[Provided passage — start]
# Toronto Friends



## MonicaLin (Mar 18, 2014)

I'm wondering if there's anyone in the Toronto area who would like to get together for a play date. Echo is 11 months old and his best friend moved a couple of months ago. I've been looking for a new playmate for him but all our friends have small dogs and Echo plays best with med-large dogs. He's a handsome 27" standard. We'd love to have you over or vice versa.


----------



## ososmart (Jan 2, 2015)

Hi there. Delilah has not played with a Poodle yet except for a mini Goldendoodle that can't keep up with her anymore. A month ago we met two of her siblings but they were so busy rough housing that most of the time Delilah just looked on. We live in North Toronto and would love to get together for a play date. Let me know what your schedule is like and lets see if we can meet.


----------



## MonicaLin (Mar 18, 2014)

ososmart said:


> Hi there. Delilah has not played with a Poodle yet except for a mini Goldendoodle that can't keep up with her anymore. A month ago we met two of her siblings but they were so busy rough housing that most of the time Delilah just looked on. We live in North Toronto and would love to get together for a play date. Let me know what your schedule is like and lets see if we can meet.


We'd love to meet! I'll send you a private message and figure out a date. Looking forward.:highfive:


----------



## ArreauStandardPoodle (Sep 1, 2009)

I could be talked into bringing Pearl down for a meet up later this Spring/early summer! I'd love to meet more folks from the forum. It is a two hour drive, but so worth it!


----------



## ChantersMom (Aug 20, 2012)

Ugh...I'm in Ottawa but I do have family in Mississauga...We don't often bring Chanter but if I do sometime in the summer I will let you know! yes, the doodles have the desire but not the speed. Even at the age of 4 years, Chanter plays best with young puppies and he can still wear them out.


----------



## Siskojan (Mar 13, 2011)

I was just visiting in Toronto to help my daughter move and I was blown away by how many dogs one sees just out and about (including 2 beautiful large white standards in full show coat continental clips on Davenport Ave) I saw a few other poodles, tons of pugs, and I lost count of the doodles. Just about every dog I saw was calm and well behaved, maybe it's because they are all out and about in busy public places from a young age and all get well socialized and accustomed to the city life. It seems to be an extremely dog-friendly city.


----------



## ososmart (Jan 2, 2015)
[Provided passage — finish]
Required tasks –
[A] Name every dog that is identified by name in the Toronto Friends thread.
[B] Write what comes next in the Toronto Friends thread, starting after its final heading.
The lines after this thread have nothing to do with what you are asked here.
[Given material — start]
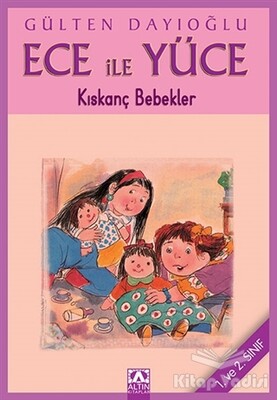 Ece ile Yüce - Kıskanç Bebekler - Altın Kitaplar Yayınevi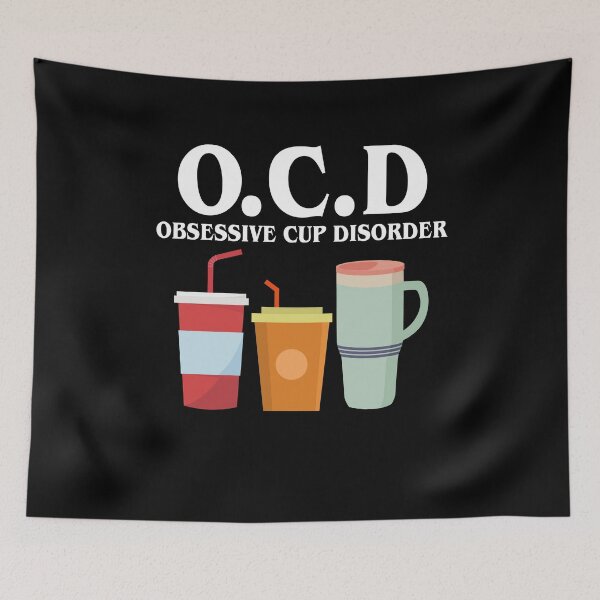 Item preview, OCD Obsessive Cup Disorder Funny Tea Coffee Caffeine Lovers Gift designed and sold by TMelonShop.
[Given material — finish]
Your responses –
[A] Echo, Delilah, Pearl, Chanter

[B]
Hello Arreau, it would be a lot of fun to have our Poodles run and play together. I'm just trying to arrange a play date with MonicaLin and once we get together then we could find a suitable place and have you come when it is convenient for you. 
Will keep you posted.


----------



## MonicaLin (Mar 18, 2014)

ArreauStandardPoodle said:


> I could be talked into bringing Pearl down for a meet up later this Spring/early summer! I'd love to meet more folks from the forum. It is a two hour drive, but so worth it!


Arreau, that would be splendid! We'd make it worth the drive. It'd be great fun.


----------



## MonicaLin (Mar 18, 2014)

Siskojan said:


> Just about every dog I saw was calm and well behaved, maybe it's because they are all out and about in busy public places from a young age and all get well socialized and accustomed to the city life. It seems to be an extremely dog-friendly city.


That's exactly it Siskojan. The thing I find about living in a dense urban area is that I feel more of a sense of urgency to get my dog walking well and trained. There's so many people and pets around here all the time. If we lived at the cottage all year, then I'd probably be more easy going. I love that there are so many dogs in our neighborhood.


----------



## MonicaLin (Mar 18, 2014)

RunChanter said:


> Ugh...I'm in Ottawa but I do have family in Mississauga...We don't often bring Chanter but if I do sometime in the summer I will let you know! yes, the doodles have the desire but not the speed. Even at the age of 4 years, Chanter plays best with young puppies and he can still wear them out.


Sounds great RunChanter. Please let us know if you're in town with Chanter!! Btw, Ottawa's a great city. Love the Glebe and the canal.


----------



## ChantersMom (Aug 20, 2012)

MonicaLin: I certainly will let you know!


----------



## ArreauStandardPoodle (Sep 1, 2009)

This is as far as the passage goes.